**Requirements**: Quote the rows below verbatim, starting at the line containing "Of the candidates" and ending with the line containing "6.05 metres", both included.

**Data provided**:
★ ★ ★ ★ ★ ★ ★

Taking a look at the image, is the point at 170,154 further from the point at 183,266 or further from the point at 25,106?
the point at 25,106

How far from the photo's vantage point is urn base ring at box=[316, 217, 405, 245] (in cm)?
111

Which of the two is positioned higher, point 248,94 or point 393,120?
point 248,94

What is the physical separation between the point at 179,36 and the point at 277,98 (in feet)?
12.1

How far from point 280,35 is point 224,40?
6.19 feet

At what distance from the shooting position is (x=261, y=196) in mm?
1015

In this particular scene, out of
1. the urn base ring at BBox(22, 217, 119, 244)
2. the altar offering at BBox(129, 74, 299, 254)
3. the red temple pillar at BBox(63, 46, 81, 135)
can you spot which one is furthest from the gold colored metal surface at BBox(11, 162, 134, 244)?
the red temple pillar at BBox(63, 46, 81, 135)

★ ★ ★ ★ ★ ★ ★

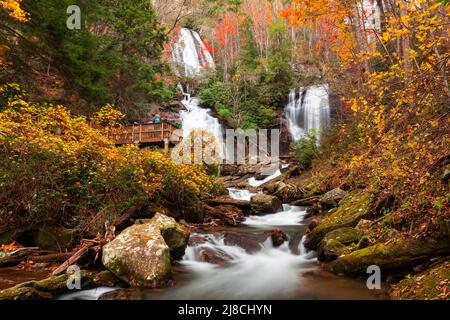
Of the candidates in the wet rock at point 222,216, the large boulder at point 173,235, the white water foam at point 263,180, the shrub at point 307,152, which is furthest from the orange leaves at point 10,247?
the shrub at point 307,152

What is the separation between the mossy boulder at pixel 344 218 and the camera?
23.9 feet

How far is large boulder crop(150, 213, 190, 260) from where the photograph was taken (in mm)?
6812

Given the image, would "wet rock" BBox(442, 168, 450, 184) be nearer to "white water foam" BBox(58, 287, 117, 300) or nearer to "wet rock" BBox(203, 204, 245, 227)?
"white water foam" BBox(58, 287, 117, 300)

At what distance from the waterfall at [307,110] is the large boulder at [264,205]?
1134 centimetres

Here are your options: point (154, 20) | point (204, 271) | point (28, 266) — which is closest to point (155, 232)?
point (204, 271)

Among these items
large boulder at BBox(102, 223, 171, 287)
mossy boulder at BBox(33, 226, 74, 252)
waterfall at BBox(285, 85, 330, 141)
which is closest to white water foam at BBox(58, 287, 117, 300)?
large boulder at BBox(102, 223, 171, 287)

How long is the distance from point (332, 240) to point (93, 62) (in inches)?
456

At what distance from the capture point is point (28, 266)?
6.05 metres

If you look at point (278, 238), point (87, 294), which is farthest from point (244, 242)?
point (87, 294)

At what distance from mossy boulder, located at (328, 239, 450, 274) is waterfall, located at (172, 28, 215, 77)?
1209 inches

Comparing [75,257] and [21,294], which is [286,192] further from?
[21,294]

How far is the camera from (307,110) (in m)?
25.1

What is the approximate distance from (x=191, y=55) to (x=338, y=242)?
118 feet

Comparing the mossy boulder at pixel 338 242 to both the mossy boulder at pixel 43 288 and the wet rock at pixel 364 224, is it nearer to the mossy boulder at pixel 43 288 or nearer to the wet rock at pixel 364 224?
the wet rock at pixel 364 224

★ ★ ★ ★ ★ ★ ★

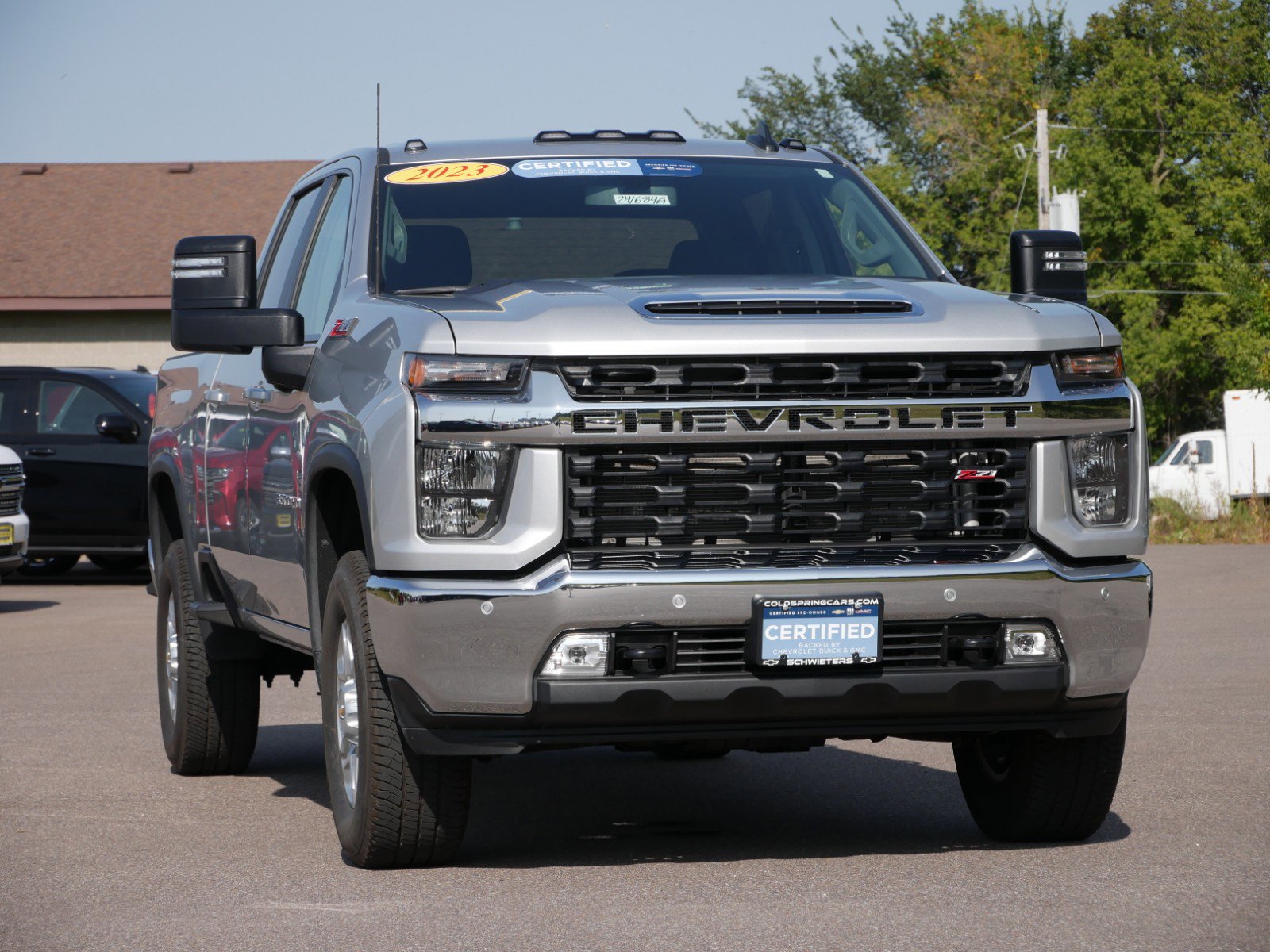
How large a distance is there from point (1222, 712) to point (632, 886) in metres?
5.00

★ ★ ★ ★ ★ ★ ★

**Output below**:
Of the candidates in the wet rock at point 222,216, the large boulder at point 173,235, the white water foam at point 263,180, the shrub at point 307,152, which is furthest from the orange leaves at point 10,247?
the shrub at point 307,152

What is the separation between the mossy boulder at pixel 344 218 and the camera?
23.9 feet

How far is large boulder crop(150, 213, 190, 260) from where the photograph was taken (in mm)?
6812

Given the image, would "wet rock" BBox(442, 168, 450, 184) be nearer to "white water foam" BBox(58, 287, 117, 300) or nearer to "wet rock" BBox(203, 204, 245, 227)?
"white water foam" BBox(58, 287, 117, 300)

At what distance from the waterfall at [307,110] is the large boulder at [264,205]?
1134 centimetres

Here are your options: point (154, 20) | point (204, 271) | point (28, 266) — which is closest to point (155, 232)?
point (204, 271)

Among these items
large boulder at BBox(102, 223, 171, 287)
mossy boulder at BBox(33, 226, 74, 252)
waterfall at BBox(285, 85, 330, 141)
which is closest to white water foam at BBox(58, 287, 117, 300)?
large boulder at BBox(102, 223, 171, 287)

How long is the distance from point (332, 240) to point (93, 62) (in inches)?
456

At what distance from the capture point is point (28, 266)?
6.05 metres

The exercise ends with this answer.